■ **TEXTAUSZUG**
......

Funktioniert Email dann überhaupt?
Ja, Email funktioniert. Aber ich muss Zeit aufwenden, um Email einigermaßen effizient einzusetzen. Manche Schwachstellen wie die nicht vorhandene universelle Suche ist manchmal nur lästig, manchmal kostet sie richtig viel Zeit. Seit letztem Jahr bin ich selbstständig und arbeite ich mit verschiedenen Auftraggebern. Das wird dann so richtig aufwändig, weil ich unter Umständen zwischen verschiedenen Emaildiensten oder Clients hin- und herschwenken muss.
Ich muss die Arbeit leisten, die gar nicht der eigentlichen Arbeit entspricht.
Mein Email-Wunschzettel
Das Rad muss nicht neu erfunden werden. Aber einige Punkte könnten rund um Email uns die Email leichter machen.
Ich wünsche mir, dass Emaildienste eine Such-API anbieten. Ich würde mir wiederum einen Suchanbieter auswählen, der alle meine Dienste durchsuchen kann. Außerdem wünsche ich mir einen Meta-Collaboration-Dienst, der bestimmte Grundfunktionen anderer Collaborationdienste (beispielsweise Asana, Bitrix24) per API einbindet.
Im Idealfall hätte ich dann ein Unified Dashboard, das im Hintergrund auf verschiedene Emaildienste oder Collaborationdienste zugreift und mir Nachrichten (Email, Messages) sowie Aufgaben daraus aufbereitet. Bei den Fileservices wie Google Drive, Dropbox, Box funktioniert das bei mancher Collaboration Software schon recht gut. Auch beim Kalender klappt dies manchmal schon recht gut, dann aber meistens beschränkt auf den Google Kalender.

......

■ **GESPEICHERTE DATEN**
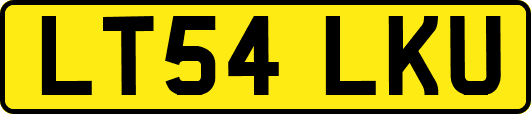 LT54LKU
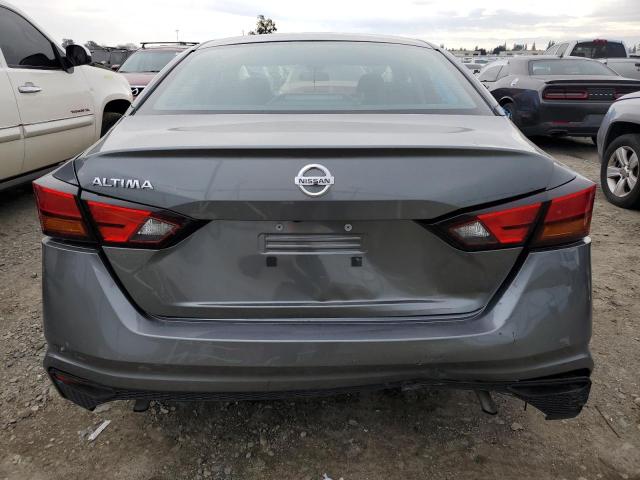 1N4BL4BV0NN402147 - 2022 NISSAN ALTIMA S GRAY photo 6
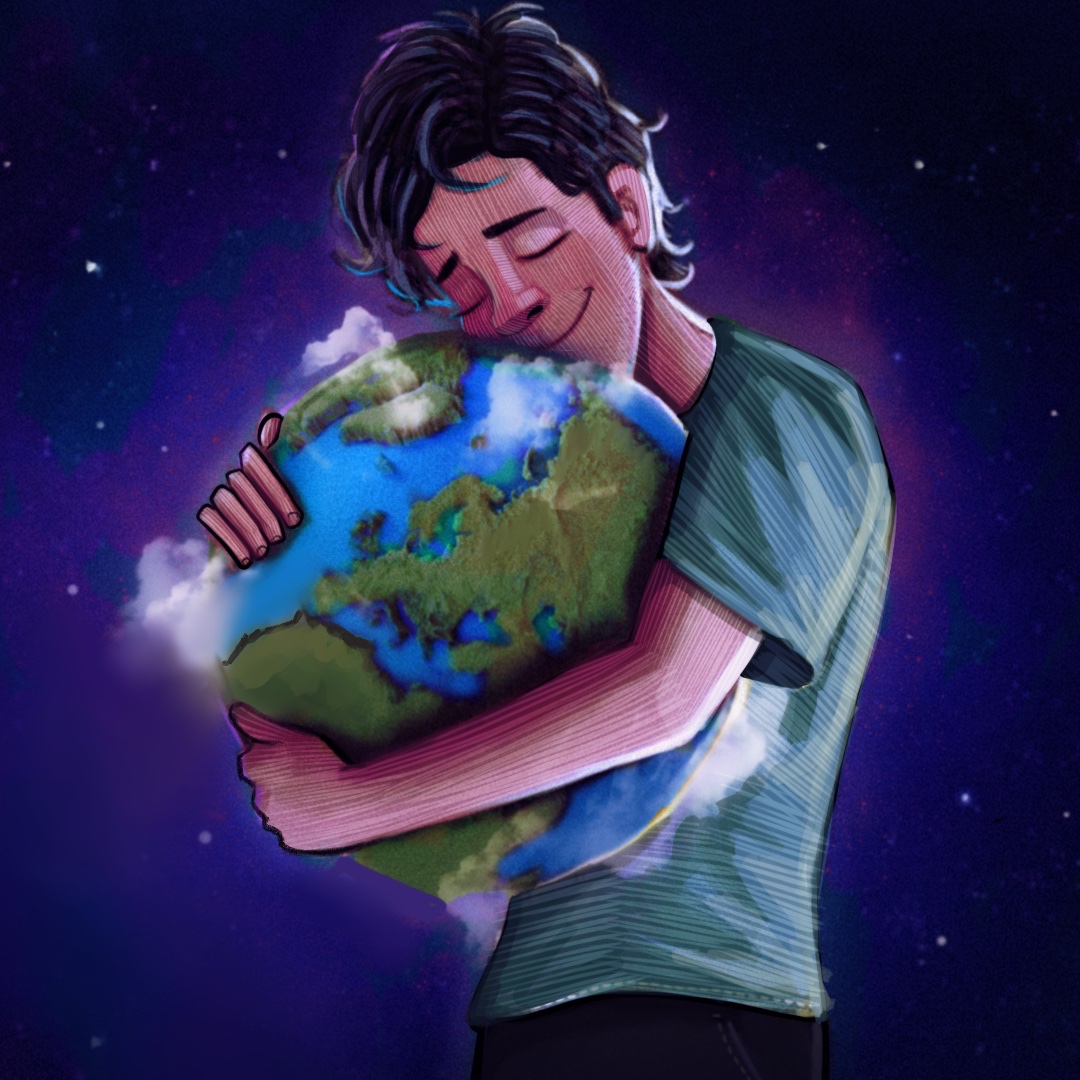 dhilkrishnadk's tweet photo. #happyearthday https://t.co/5UcdMhrFHx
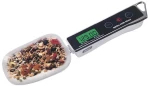 Andowl Ψηφιακή Ζυγαριά Κουζίνας 0.1gr/0.5kg Κουτάλι Q-T189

......

■ **ARBEITSAUFTRÄGE**
1. Gib den Textauszug wortgetreu wieder, beginnend mit „Ja, Email funktioniert.“ und endend mit „und herschwenken muss.“.
2. Nenne alle Dienste und Produkte, die im Textauszug namentlich erwähnt werden.
3. Welche Schwachstelle von Email führt der Textauszug als Beispiel an?

■ **LÖSUNGEN**
1.
Ja, Email funktioniert. Aber ich muss Zeit aufwenden, um Email einigermaßen effizient einzusetzen. Manche Schwachstellen wie die nicht vorhandene universelle Suche ist manchmal nur lästig, manchmal kostet sie richtig viel Zeit. Seit letztem Jahr bin ich selbstständig und arbeite ich mit verschiedenen Auftraggebern. Das wird dann so richtig aufwändig, weil ich unter Umständen zwischen verschiedenen Emaildiensten oder Clients hin- und herschwenken muss.

2. Asana, Bitrix24, Google Drive, Dropbox, Box, Google Kalender

3. Die nicht vorhandene universelle Suche.